**DOCUMENT TEXT:**
- The Washington Times - Tuesday, January 19, 2021

The U.S. government on Tuesday declared China’s communist government guilty of carrying out a policy of genocide and crimes against humanity for its mass repression campaign against Uighur minorities in western China.

The announcement by Secretary of State Mike Pompeo was part of a string of moves by the Trump administration in its final days in power. The department also announced penalties on international shippers accused of helping Venezuela’s socialist government avoid U.S. oil sanctions, and the Treasury Department targeted a Russian construction firm helping lay the Nord Stream 2 oil pipeline to Germany.

The China declaration is likely to have the biggest foreign policy impact.

“Beijing’s atrocities in Xinjiang represent an extreme affront to the Uighurs, the people of China, and civilized people everywhere …,” Mr. Pompeo said in a statement. “If the Chinese Communist Party is allowed to commit genocide and crimes against humanity against its own people, imagine what it will be emboldened to do to the free world, in the not-so-distant future.”

Beijing gave no immediate response to the actions, but the Chinese Foreign Ministry said this week that it was preparing sanctions and travel restrictions on the U.S. — Mr. Pompeo in particular — for past actions that displayed “malicious intent” regarding Beijing’s policies on Hong Kong and Taiwan.

**GIVEN RECORDS:**

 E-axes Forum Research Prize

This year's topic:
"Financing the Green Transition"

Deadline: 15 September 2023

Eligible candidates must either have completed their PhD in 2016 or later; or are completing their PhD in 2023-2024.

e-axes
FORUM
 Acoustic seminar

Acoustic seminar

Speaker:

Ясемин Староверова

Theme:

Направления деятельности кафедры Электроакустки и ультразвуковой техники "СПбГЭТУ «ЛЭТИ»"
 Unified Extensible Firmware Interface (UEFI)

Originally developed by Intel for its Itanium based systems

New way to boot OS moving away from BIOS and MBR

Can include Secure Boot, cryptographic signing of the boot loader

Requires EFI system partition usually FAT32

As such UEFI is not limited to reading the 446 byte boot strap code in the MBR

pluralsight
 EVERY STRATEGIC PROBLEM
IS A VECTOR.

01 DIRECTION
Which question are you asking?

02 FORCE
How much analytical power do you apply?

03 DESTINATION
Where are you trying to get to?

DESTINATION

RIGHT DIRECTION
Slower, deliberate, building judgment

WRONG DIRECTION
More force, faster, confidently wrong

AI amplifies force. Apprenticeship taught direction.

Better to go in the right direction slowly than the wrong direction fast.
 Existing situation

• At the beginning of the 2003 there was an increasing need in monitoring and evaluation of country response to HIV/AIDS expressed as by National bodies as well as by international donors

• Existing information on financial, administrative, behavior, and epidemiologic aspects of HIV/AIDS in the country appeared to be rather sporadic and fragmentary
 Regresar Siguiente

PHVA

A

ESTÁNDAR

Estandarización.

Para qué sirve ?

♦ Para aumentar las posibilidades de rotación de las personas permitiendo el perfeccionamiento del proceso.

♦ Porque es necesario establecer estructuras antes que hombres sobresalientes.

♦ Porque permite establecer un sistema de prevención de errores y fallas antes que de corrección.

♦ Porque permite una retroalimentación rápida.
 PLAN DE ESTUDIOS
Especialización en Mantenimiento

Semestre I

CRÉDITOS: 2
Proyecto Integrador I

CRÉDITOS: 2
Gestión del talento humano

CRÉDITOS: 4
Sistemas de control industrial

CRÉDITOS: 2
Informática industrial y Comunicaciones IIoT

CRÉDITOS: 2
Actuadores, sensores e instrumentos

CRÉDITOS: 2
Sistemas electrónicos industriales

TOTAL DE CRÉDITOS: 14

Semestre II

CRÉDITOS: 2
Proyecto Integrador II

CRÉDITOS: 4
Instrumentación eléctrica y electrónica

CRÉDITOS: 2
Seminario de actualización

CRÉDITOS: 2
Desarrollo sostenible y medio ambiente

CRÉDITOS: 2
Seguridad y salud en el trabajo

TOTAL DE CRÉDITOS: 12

**EXERCISE REQUIREMENTS:**
1. Reproduce verbatim the part of the Washington Times article that opens with the words containing "The announcement by" and closes with "foreign policy impact.".
2. Say whether each statement agrees with the Washington Times article, answering yes or no and quoting the deciding words: (a) Secretary of State Mike Pompeo made the announcement about China. (b) Beijing responded to the actions immediately. (c) The Treasury Department targeted a Russian construction firm working on the Nord Stream 2 pipeline.
Answer using the Washington Times article alone, not the data.

**RESPONSES PER TASK:**
1.
The announcement by Secretary of State Mike Pompeo was part of a string of moves by the Trump administration in its final days in power. The department also announced penalties on international shippers accused of helping Venezuela’s socialist government avoid U.S. oil sanctions, and the Treasury Department targeted a Russian construction firm helping lay the Nord Stream 2 oil pipeline to Germany.

The China declaration is likely to have the biggest foreign policy impact.

2.
(a) Yes: "The announcement by Secretary of State Mike Pompeo"
(b) No: "Beijing gave no immediate response to the actions"
(c) Yes: "the Treasury Department targeted a Russian construction firm helping lay the Nord Stream 2 oil pipeline to Germany"